*** Material for this task Section Begins ***

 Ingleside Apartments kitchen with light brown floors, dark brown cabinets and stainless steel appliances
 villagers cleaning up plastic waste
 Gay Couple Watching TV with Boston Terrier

*** Material for this task Section Ends ***
*** Material for this task Section Begins ***

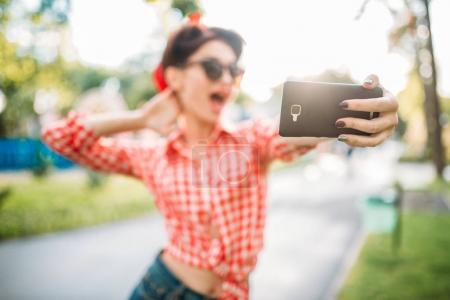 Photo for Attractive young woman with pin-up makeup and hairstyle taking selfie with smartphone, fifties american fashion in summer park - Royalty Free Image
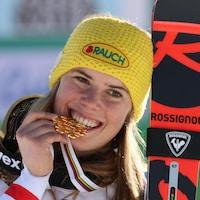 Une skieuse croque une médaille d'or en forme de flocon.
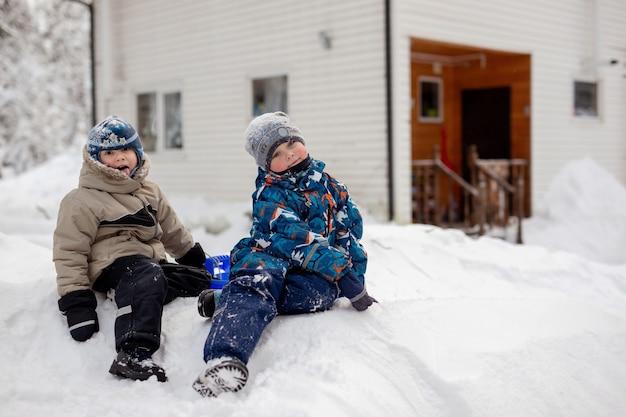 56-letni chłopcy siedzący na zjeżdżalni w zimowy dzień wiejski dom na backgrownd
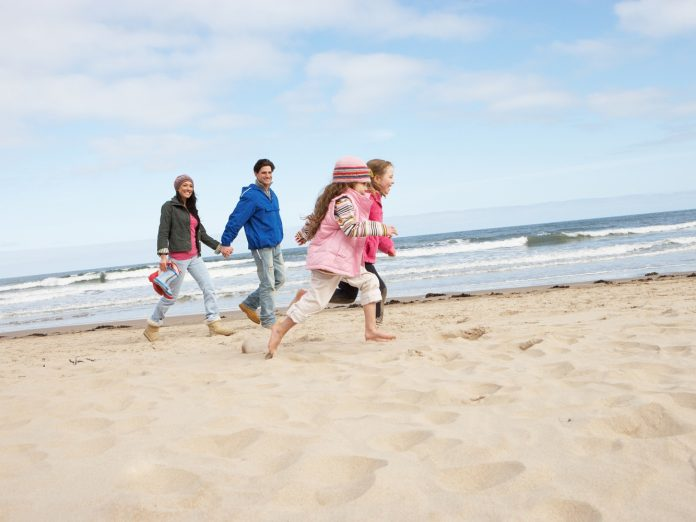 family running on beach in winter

*** Material for this task Section Ends ***
*** Material for this task Section Begins ***

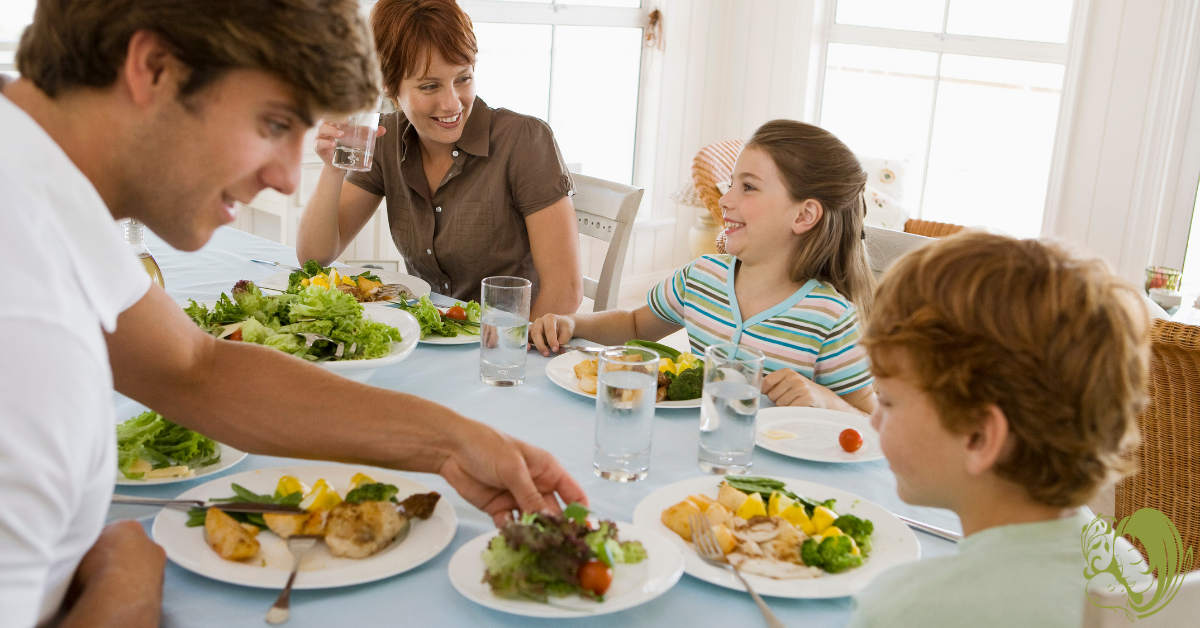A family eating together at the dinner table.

*** Material for this task Section Ends ***

Working from the records above, set down word for word everything from the line containing "Photo for Attractive" down to the line containing "family running on beach in winter", ends included, minus the pictures.

◆ Solution to this task:
 Photo for Attractive young woman with pin-up makeup and hairstyle taking selfie with smartphone, fifties american fashion in summer park - Royalty Free Image
 Une skieuse croque une médaille d'or en forme de flocon.
 56-letni chłopcy siedzący na zjeżdżalni w zimowy dzień wiejski dom na backgrownd
 family running on beach in winter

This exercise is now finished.